Gaza's civil defence agency said Israeli strikes Monday across the territory killed at least 12 people, the majority displaced Palestinians taking shelter in a house in the north.
More than 14 months into the Israel-Hamas war, the violence continued even as the United States expressed "cautious optimism" about the prospects of reaching a ceasefire in Gaza.
Civil defence spokesman Mahmud Bassal told AFP that 10 Palestinians were killed when an Israeli strike at dawn hit a house in northern Gaza's Beit Lahia, where several displaced families had sought refuge.
Bassal said a child was killed and several others wounded in a separate strike that hit a house in nearby Jabalia, where Israeli forces have focused their operations in recent months.
Overnight, a tent in an Israeli-designated safe zone in the southern Gaza Strip was hit, killing one Palestinian, according to the civil defence spokesman.
Parties to long-stalled ceasefire talks said a deal could be secured soon to halt the fighting and release hostages held in Gaza.
US State Department spokesman Matthew Miller said on Tuesday that "cautious optimism is a fair way to characterise it, though very much tempered by realism".

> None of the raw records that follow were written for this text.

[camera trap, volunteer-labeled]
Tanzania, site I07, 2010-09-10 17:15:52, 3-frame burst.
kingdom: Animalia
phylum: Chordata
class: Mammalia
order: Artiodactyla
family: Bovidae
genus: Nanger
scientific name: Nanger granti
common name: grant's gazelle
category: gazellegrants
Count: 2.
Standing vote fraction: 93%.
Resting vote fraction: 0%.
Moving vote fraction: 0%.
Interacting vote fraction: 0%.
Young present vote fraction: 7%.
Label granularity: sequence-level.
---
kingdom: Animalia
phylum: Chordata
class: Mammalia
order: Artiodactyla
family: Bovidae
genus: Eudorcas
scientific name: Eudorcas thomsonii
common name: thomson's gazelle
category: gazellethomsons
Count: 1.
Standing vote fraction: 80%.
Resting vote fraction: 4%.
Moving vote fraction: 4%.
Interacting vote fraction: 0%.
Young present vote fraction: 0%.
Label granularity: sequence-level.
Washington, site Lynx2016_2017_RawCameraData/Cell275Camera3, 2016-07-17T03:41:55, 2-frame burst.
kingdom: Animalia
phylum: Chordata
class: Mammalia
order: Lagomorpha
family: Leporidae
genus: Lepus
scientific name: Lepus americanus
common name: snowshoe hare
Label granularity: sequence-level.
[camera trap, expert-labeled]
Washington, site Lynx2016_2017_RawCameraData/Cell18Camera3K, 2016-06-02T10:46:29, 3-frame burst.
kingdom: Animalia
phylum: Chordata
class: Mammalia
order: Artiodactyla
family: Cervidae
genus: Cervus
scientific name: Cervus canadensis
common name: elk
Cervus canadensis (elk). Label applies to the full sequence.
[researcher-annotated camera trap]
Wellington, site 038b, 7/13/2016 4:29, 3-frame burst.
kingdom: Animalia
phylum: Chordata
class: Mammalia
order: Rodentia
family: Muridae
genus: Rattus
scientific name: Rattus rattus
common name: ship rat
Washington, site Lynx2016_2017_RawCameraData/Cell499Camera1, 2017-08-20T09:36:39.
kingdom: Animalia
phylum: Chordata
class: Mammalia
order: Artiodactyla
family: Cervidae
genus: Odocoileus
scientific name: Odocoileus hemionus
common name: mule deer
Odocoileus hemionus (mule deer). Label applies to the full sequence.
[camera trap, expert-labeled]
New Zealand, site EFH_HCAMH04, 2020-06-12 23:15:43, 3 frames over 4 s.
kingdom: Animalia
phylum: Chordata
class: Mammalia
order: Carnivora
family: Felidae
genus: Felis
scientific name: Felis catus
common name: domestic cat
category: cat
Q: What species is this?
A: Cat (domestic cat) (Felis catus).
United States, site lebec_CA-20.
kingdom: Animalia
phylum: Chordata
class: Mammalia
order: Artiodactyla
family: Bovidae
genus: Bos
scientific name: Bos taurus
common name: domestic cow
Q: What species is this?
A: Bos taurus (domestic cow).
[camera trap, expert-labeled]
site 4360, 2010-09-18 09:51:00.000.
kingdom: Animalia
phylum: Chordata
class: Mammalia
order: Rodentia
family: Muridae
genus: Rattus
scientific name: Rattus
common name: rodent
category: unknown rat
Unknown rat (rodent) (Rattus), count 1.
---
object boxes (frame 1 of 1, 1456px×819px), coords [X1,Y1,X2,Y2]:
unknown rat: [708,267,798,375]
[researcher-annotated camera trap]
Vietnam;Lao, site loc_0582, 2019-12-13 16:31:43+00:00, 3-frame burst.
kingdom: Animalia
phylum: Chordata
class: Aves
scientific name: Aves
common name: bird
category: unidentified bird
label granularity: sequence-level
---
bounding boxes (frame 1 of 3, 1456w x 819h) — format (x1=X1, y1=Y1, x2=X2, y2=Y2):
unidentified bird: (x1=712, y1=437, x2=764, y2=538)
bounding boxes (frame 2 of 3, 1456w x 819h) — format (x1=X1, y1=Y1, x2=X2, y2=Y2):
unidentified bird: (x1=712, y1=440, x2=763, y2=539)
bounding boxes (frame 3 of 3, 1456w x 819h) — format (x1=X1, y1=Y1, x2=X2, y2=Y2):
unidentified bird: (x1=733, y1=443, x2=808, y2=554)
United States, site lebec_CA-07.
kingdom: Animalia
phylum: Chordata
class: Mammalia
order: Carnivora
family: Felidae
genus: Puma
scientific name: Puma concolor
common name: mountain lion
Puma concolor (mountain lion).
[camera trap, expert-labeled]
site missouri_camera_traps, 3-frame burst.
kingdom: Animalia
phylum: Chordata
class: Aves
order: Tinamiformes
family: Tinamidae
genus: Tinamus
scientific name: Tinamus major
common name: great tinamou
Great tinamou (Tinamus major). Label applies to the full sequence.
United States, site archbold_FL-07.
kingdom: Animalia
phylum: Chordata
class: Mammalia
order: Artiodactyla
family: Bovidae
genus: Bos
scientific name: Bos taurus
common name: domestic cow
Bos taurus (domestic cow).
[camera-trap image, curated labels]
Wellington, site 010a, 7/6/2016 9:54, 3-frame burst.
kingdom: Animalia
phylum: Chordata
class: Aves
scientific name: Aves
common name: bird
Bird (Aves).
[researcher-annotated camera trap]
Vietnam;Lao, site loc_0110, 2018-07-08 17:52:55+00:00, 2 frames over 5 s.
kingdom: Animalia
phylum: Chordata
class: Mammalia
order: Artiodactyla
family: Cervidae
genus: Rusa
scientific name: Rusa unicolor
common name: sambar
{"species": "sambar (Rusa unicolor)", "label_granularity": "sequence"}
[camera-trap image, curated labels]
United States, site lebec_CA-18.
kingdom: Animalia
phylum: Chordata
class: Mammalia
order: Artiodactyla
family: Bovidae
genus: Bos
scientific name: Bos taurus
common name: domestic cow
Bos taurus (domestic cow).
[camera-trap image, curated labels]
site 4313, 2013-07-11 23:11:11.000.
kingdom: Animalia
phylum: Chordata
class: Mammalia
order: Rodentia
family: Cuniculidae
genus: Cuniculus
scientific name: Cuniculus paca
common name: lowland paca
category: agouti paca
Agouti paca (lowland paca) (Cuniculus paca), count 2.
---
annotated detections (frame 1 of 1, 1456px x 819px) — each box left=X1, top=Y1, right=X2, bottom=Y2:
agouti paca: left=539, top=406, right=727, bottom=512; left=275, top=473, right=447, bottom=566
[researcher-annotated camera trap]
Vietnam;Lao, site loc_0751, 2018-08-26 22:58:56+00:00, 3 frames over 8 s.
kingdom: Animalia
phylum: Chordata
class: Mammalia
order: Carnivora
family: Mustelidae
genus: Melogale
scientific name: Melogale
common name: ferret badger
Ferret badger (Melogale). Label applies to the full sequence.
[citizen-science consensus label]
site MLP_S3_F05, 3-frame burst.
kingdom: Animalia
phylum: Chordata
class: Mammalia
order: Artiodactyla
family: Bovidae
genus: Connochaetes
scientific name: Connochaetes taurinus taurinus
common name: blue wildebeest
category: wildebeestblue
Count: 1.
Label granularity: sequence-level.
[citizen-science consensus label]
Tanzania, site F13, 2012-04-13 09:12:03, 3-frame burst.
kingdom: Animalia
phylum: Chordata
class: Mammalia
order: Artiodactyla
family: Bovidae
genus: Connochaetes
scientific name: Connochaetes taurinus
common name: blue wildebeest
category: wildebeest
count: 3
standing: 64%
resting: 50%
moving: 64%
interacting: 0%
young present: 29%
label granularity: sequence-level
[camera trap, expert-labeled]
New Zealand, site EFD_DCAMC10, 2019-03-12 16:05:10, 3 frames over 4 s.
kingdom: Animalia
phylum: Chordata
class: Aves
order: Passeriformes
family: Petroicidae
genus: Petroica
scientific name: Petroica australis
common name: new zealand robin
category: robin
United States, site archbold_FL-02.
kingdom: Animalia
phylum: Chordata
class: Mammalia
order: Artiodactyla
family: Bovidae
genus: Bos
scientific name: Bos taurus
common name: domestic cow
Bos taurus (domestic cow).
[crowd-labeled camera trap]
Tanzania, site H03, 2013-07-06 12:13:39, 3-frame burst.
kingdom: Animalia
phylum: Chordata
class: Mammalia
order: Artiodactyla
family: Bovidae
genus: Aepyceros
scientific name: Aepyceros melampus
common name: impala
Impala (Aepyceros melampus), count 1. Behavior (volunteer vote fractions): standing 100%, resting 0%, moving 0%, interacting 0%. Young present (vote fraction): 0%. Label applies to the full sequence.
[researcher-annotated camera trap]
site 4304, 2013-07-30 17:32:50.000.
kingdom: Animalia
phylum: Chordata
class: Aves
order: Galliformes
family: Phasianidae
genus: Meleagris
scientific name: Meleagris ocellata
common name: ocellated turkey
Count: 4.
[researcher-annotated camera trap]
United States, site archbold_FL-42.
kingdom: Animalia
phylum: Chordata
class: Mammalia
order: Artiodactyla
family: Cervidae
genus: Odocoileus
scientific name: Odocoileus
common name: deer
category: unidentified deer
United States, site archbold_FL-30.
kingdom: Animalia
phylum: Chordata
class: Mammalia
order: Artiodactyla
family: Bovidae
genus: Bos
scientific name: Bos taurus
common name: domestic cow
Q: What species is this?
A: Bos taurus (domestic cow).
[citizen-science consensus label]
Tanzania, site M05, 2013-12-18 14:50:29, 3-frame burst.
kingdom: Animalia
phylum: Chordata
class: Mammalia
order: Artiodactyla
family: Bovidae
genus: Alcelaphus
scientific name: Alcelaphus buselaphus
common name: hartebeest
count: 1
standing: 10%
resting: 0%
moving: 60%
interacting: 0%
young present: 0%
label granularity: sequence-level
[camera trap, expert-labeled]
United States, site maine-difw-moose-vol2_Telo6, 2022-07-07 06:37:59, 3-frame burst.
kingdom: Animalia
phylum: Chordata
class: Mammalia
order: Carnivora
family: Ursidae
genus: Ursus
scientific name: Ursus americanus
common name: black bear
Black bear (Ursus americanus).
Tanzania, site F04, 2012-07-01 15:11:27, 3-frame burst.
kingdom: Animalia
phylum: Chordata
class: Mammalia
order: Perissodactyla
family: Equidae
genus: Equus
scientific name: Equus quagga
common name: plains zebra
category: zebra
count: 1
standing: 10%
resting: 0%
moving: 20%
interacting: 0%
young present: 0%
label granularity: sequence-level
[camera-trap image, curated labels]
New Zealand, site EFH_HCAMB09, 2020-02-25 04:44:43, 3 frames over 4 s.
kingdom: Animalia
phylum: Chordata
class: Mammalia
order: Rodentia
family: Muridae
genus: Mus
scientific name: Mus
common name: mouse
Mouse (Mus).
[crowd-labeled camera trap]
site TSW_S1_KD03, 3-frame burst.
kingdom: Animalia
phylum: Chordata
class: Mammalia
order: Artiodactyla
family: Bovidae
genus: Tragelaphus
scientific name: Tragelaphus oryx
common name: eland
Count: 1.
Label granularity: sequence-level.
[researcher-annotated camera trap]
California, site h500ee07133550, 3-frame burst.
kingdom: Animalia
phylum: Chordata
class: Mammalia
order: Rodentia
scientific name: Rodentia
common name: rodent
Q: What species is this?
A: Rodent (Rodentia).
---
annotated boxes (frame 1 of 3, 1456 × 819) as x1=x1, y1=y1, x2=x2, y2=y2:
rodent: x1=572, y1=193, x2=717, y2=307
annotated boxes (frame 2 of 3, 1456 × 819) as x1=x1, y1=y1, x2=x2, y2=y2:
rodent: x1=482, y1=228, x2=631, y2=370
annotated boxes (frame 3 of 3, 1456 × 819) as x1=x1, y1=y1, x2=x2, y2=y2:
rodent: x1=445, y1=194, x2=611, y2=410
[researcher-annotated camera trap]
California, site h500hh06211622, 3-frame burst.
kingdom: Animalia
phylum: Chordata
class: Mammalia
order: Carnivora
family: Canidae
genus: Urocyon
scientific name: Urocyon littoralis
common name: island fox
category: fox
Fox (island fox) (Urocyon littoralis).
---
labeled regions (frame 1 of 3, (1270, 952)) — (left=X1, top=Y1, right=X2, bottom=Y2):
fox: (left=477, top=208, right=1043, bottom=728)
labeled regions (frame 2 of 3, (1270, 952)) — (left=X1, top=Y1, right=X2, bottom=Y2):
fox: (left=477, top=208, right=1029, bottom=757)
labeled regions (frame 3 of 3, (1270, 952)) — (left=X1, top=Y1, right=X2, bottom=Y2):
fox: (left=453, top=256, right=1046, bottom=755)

Hamas said the current talks were "serious and positive", while Israeli Defence Minister Israel Katz described the two sides as closer to a deal than ever before.
The war was sparked by an unprecedented Hamas attack on Israel on October 7, 2023, which resulted in the deaths of 1,208 people, most of them civilians, according to an AFP tally based on official Israeli figures.
Israel's retaliatory offensive in Gaza has killed at least 45,059 people, a majority of them civilians, according to figures from the Hamas-run territory's health ministry that the United Nations considers reliable.